Beiträge von Lee

    Du antwortest jetzt auf einen Beitrag, den ich inhaltlich zum Teil durch meinen letzten Beitrag schon revidiert habe. Da du sonst nur bereits Gesagtes/Diskutiertes wiederholst, beschränke ich mich mal auf eine Beantwortung deiner konkreten Fragen:


    "Die Leute" sind alle, die sich wie ich für historische Romane interessieren. Für mich war es da bislang ziemlich egal, aus welchem Land die kommen. Sofern sie bekannt sind, werden sie auch eine gewisse Qualität erreichen. Ich habe da keinen Unterschied gesehen zwischen Frankreich und China. Aber ich sehe jetzt ein, dass es den durchaus gibt.


    China ist ein Sonderfall, weil das Land nicht etwa wie Japan oder Südkorea eine offene Gesellschaft hat, sondern ein Volk, was unter einem Regime und hinter einer chinesischen Firewall sitzt. Die kommen dort nicht so bequem an amerikanische Produktionen heran wie hierzulande. Insofern stellen sie schon einen Sonderfall dar, wenn es darum geht, dass sich Ostasian ansonsten ganz gerne amerikanische Produktionen ansehen (um mal wieder von Filmen zu sprechen).

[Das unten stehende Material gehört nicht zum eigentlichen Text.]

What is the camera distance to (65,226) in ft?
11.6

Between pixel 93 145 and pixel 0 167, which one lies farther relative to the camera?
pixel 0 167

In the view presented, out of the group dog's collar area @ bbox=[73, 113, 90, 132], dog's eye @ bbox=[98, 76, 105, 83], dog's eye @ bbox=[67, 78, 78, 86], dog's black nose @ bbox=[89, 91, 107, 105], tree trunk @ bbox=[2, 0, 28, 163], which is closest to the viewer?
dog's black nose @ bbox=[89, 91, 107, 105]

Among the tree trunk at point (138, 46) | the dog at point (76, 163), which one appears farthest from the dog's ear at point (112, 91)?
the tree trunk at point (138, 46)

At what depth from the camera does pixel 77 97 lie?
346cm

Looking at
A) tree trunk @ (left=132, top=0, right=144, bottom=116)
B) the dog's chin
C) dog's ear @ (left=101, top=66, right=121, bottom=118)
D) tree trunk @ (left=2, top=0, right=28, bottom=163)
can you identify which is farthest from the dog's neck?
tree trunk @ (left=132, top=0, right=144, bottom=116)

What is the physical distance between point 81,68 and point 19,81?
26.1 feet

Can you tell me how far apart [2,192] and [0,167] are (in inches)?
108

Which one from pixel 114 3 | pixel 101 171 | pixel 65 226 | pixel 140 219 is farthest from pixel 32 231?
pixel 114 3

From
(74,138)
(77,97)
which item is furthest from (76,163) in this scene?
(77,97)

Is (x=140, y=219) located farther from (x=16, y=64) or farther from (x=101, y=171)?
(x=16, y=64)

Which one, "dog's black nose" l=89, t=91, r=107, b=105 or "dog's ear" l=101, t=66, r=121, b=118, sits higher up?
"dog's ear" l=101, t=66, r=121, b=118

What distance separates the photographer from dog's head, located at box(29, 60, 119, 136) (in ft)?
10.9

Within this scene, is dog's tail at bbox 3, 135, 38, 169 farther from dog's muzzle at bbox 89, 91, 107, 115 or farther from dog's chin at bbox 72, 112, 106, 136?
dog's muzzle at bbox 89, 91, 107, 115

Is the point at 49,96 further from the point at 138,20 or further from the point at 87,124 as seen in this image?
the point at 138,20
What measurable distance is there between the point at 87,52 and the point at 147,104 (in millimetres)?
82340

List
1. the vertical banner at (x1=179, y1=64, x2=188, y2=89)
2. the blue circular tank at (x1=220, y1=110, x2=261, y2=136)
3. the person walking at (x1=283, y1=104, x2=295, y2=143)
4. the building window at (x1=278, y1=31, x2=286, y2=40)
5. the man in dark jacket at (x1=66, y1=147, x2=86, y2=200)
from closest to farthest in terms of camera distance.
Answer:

    Um euch mal chronologisch "abzuarbeiten":


    Delphin: Selbstverständlich ist eine Übersetzung aus dem Original vorzuziehen, keine Frage. Dass die Übersetzung eines Drittwerks selbst wieder geschützt ist, wusste ich nicht sicher, danke für die Aufklärung.
    Es ist schon richtig, dass die Verlage Wirtschaftsunternehmen sind. Mir fehlt dann an der Stelle irgendeine öffentlich-staatliche Einrichtung/Stiftung/Vereinigung, die Übersetzungen/Eindeutschungen/Herausgaben historisch und kulturell bedeutender Werke der Weltliteratur subventioniert oder in irgendeiner Weise mitfinanziert. Ich kann mir ehrlich gesagt nicht vorstellen, dass es nicht sowas in die Richtung gibt. Dann aber vermutlich nur auf die eigene Landesgeschichte und -kultur bezogen.
    Aber sowas braucht es nicht einmal. Wenn die Verlagswelt etwas innovativer wäre, hätte sie schon mal von dem Zauberwort "Crowdfunding" gehört. Die erfolgreichen Verlage der Zukunft werden das Kickstarter-Konzept kopieren und einfach die Leser entscheiden lassen, welches Werk sie geschrieben oder übersetzt haben möchten. Die Leser finanzieren die Umsetzung vor, wie das derzeit für zehntausende Projekte auf aller Welt passiert. Die Spieleplattform Steam verfolgt mit ihrer Early Access-Kampagne eine verwandte, aber andersgeartete Strategie. Viele Möglichkeiten der Vor- und Mitfinanzierung sind denkbar, man muss sich nur die Systemfrage stellen. Es wird aber noch ein paar Jahre dauern, bis die Verlage dahinter gekommen sein werden, dass das Internet - richtig genutzt - eine mächtige Waffe sein kann. Die einzige Art des Crowdfundings, die Verlage aber bis heute zu kennen scheinen, sind Abonnements.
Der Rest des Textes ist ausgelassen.